__Passage shown__:
=-=-=

Thursday, October 15, 1964 - World Series - Game 7 vs New York Yankees - At Busch Stadium I - Starting Pitchers: Bob Gibson vs Mel Stottlemeyer - Attendance: 30,346
The Cardinals' Impossible Dream became a reality - winning the seventh game of the World Series over the New York Yankees, by a score of 7-5. An exhausted Bob Gibson went the distance, despite giving up nine hits - including three home runs - while walking three. But he also struck out nine batters - including two in the ninth-inning, which were sandwiched between two solo home runs.
Afterwards, manager Johnny Keane explained his decision to keep his starter in the game until the end: "I had a commitment to his heart."
Of course, fifty years later, managers are criticized for not yanking the starter at the first sign of late-inning trouble - even if it's a guy like Clayton Kershaw on the mound. If the decision backfires, it could cost a manager his job. Johnny wasn't worried about that, since he was going to resign no matter what happened today. He'd gotten wind of a plot to replace him - possibly with Leo Durocher - when the Redbirds looked like dead birds a few months earlier. Somehow, nothing ever transpired - then lo and behold, the miracle finish to the season created the perfect storm for the Cardinals' first NL pennant since 1946.
Sure enough, after guiding the Cardinals to the world championship, Keane accepted the managerial position of the New York Yankees - replacing the deposed Yogi Berra. Berra was unfairly ousted in New York - and Keane never had a chance of winning with the aging team he inherited. His tenure with the Bronx Bombers would be short-lived, as well.

=-=-=

__Recorded data__:
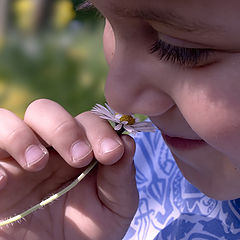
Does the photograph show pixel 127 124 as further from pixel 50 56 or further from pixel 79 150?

=-=-=

__What you need to do__:
Transcribe the full 1964 World Series Game 7 recap that appears above the listing, word for word, from its opening line through its final sentence.

__Problem solution__:
Thursday, October 15, 1964 - World Series - Game 7 vs New York Yankees - At Busch Stadium I - Starting Pitchers: Bob Gibson vs Mel Stottlemeyer - Attendance: 30,346
The Cardinals' Impossible Dream became a reality - winning the seventh game of the World Series over the New York Yankees, by a score of 7-5. An exhausted Bob Gibson went the distance, despite giving up nine hits - including three home runs - while walking three. But he also struck out nine batters - including two in the ninth-inning, which were sandwiched between two solo home runs.
Afterwards, manager Johnny Keane explained his decision to keep his starter in the game until the end: "I had a commitment to his heart."
Of course, fifty years later, managers are criticized for not yanking the starter at the first sign of late-inning trouble - even if it's a guy like Clayton Kershaw on the mound. If the decision backfires, it could cost a manager his job. Johnny wasn't worried about that, since he was going to resign no matter what happened today. He'd gotten wind of a plot to replace him - possibly with Leo Durocher - when the Redbirds looked like dead birds a few months earlier. Somehow, nothing ever transpired - then lo and behold, the miracle finish to the season created the perfect storm for the Cardinals' first NL pennant since 1946.
Sure enough, after guiding the Cardinals to the world championship, Keane accepted the managerial position of the New York Yankees - replacing the deposed Yogi Berra. Berra was unfairly ousted in New York - and Keane never had a chance of winning with the aging team he inherited. His tenure with the Bronx Bombers would be short-lived, as well.